No matter how simple or complex the games are, if some text is going to be written on screen in japanese, different technical choices about how the screen layout is done, etc... is going to be made. This also affects if a game is being translated form a japanese version.
1) If the game uses exclusively kana, it is not too different than english text. But still a lot more can be said in less screen space, and dialogue boxes will be smaller. It is extremely common to leave a blank tile line between 2 lines of text, in order to have the text more readable, but also in order to place dakutens and handakutens. Some games place them as raw characters, but then a space appears in the text, and it can be "weird" to japanese readers.
Kanas have in average more details than our letters, and for this reason they often need the entire 8x8 tile space, as opposed to letters which can easily be squeezed in 7x7 or even less, leaving some blank space for intelligibility. This is not possible with hiragana.

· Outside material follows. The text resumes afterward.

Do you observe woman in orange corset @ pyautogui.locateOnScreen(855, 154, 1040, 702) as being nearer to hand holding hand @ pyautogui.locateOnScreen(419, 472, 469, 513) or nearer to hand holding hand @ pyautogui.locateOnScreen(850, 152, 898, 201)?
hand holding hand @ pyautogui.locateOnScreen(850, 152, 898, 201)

However, this is also somewhat possible with katakana, so some games made the choice of using exclusively katakana, which apparently can be "weird" to japanese readers.

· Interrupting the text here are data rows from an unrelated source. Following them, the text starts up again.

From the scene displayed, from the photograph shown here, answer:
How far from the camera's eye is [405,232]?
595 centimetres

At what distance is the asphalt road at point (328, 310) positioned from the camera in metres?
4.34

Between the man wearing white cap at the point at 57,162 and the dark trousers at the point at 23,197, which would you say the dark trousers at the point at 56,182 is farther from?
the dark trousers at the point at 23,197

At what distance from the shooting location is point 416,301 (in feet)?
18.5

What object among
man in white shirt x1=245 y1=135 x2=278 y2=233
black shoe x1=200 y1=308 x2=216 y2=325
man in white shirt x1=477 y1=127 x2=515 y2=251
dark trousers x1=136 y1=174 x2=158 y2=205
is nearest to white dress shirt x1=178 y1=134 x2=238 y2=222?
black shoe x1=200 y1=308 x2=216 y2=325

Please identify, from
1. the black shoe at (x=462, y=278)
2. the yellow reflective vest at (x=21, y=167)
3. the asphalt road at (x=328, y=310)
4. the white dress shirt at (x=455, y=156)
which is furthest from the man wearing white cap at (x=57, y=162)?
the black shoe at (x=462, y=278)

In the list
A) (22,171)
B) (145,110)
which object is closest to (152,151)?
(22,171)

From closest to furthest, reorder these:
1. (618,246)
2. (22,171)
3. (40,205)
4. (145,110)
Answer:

Also, even if only a single hiragana or katakana is loaded in the tileset, there is going to be a need for ~50 tiles for text alone, twice as much as what is required for only an alphabet. If both full alphabets will have to be loaded in the tileset, ~100 tiles will be required, almost half of the background tiles available for the NES. Usually this was considered too much huge of a sacrifice, and this path was seldom taken. However all first 3 Final Fantasy game made this choice, in other words, they sacrificed overall graphics quality in order to have more readable japanese text with both full alphabets.
This "sacrifice" is of course not apparent at all in the western version of FF1, which uses barely half the files. Some symbols and "concatenated" text have been made with the unused tiles though.
2) Some games uses several small 8x8 kanjis in their text. Ninja Gaiden for instance. Technically it just makes the game use even more tiles.
3) Finally, gamres which wanted to use fully kanji text had to make even more sacrifices. They can forgot about a 8x8 font, and usually made a 12x16 or 16x16 "VWF". This would turn out in games that have a VWF when being translated into english. Some games also have 8x16 kanas, and some 16x16 kanjus made with two characters in series.
Usually all the characters are the same width in japanese though, but they still made it "VWF" technically for unknown reason. For instance, in FF6, all chars are 12 pixels wide, but it's still apperntly a VWF like in the american version of the game, in the sense that the number "12" is stored a lot of times near the font, and that some rare characters have a smaller size (I think the small ya, yu, yo characters are in this cathegory).
Some games, such as Seiken Densetsu 3 went as far as to use a special high-resolution mode for text alone. This probably increased the readability of kanjis, which are very complex to draw even if they are 12x12 pixels.
This probably affects how the text is encoded and compressed in ROM too. Since there is about 2700 kanjis, we need at least 12 bits per characters, instead of only 8, before compression. Also chances are that different compression algorithms have to be used than with english text in order to be efficient.